In the process of their experiments with economic freedom, the growing movement of Friedman economics has ravaged Argentina, Chile, Uruguay, Brazil, Bolivia, Nicaragua, Iran, Russia, Sri Lanka, the UK, the USA, China and countless others. Klein takes us on a no-holds-barred journey through the undemocratic, immoral and reprehensible techniques governments have used to push through economic policies that destroy nations and have contributed to the impoverishment and death of millions – from the business-sponsored destruction of Iraq so it could be carved up by multinationals, to President Gayoom using the devastating 2004 Tsunami to uproot indigenous peoples to make way for hotel resorts in the Maldives.
This isn’t an easy book to read, and it’s certainly not a happy one. One can start to feel fatigued from the sheer relentless immorality that this book faces you with. But it’s necessary reading. This is how the world works. This is reality. To ignore it would be criminal, but if we educate ourselves to it, that’s the first step towards changing it.
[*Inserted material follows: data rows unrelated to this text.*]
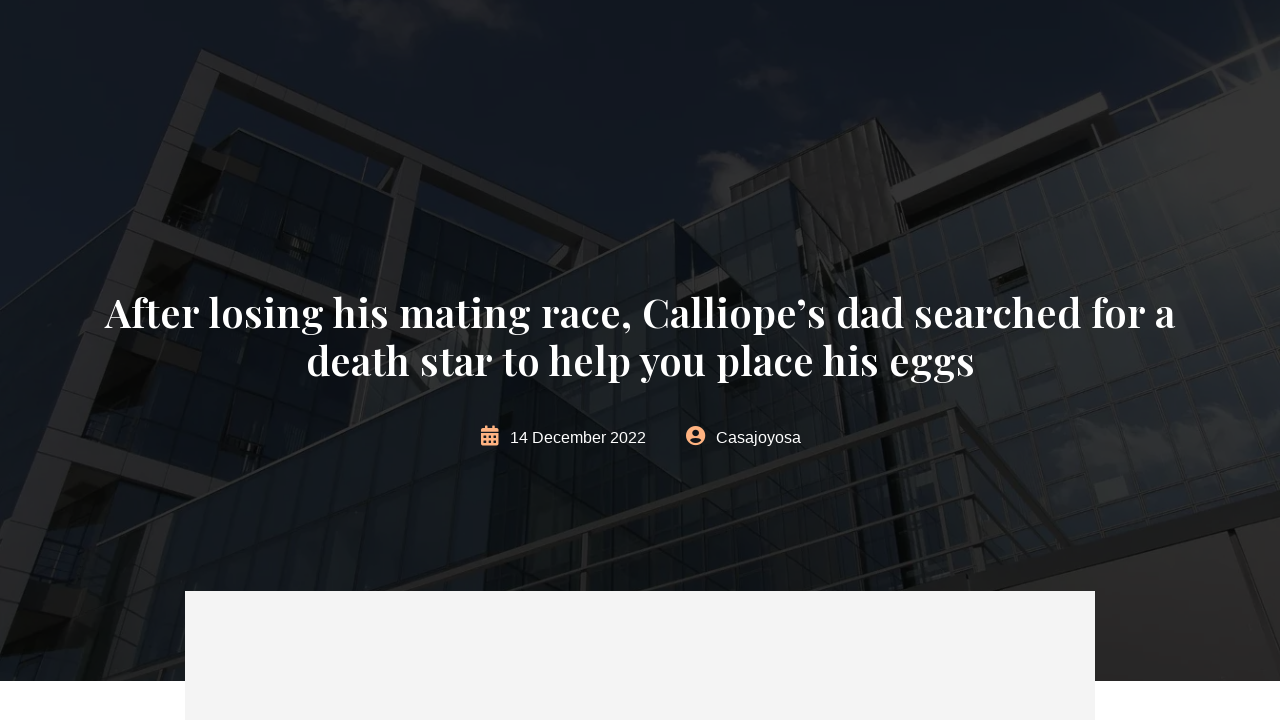

--- FILE ---
content_type: text/css
request_url: https://casajoyosa.com/wp-content/themes/restance//assets/css/animation.css?ver=1.0.2
body_size: 265
content:
:root {
	--restance-transition: cubic-bezier(0.165, 0.84, 0.44, 1)
}

body .restance-animate-init {
    opacity: 1;
    visibility: visible;
    transform: translateY(0) translateX(0) scale(1) rotate(0)
}

.restance-animate {
    opacity: 0;
    visibility: hidden;
    transition-property: opacity, transform;
}

.restance-move-up {
    transform: translateY(30px)
}

.restance-move-down {
    transform: translateY(-30px)
}

.restance-move-right {
    transform: translateX(-40px)
}

.restance-move-left {
    transform: translateX(40px)
}

.restance-flip {
    transform: perspective(500px) translateY(60px) scaleY(.75) rotateX(-40deg)
}

.restance-scale {
    transform: scale(0.5)
}

.restance-flip,
.restance-move-down,
.restance-move-up,
.restance-move-right,
.restance-move-left,
.restance-scale {
    transition-duration: .7s;
    transition-timing-function: var(--restance-transition)
}

.restance-delay-1 {
    transition-delay: .1s
}

.restance-delay-3 {
    transition-delay: .3s
}

.restance-delay-5 {
    transition-delay: .5s
}

.restance-delay-7 {
    transition-delay: .7s
}

.restance-delay-10 {
    transition-delay: 1s
}

.restance-delay-20 {
    transition-delay: 2s
}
The Shock Doctrine is a devastating and angry exploration of everything that is wrong with our modern world. Though published in 2007, the ideology Klein describes is still alive and still ransacking nations around the world. It’s easy to see the influence of the neoliberal dogma all around you when you have this book as your guide. And that’s why it’s such an important work. It may not be easy, or fun, but it’ll make your blood boil. That’s the first step: know thy enemy. Then take that rage, spread that knowledge, fight back.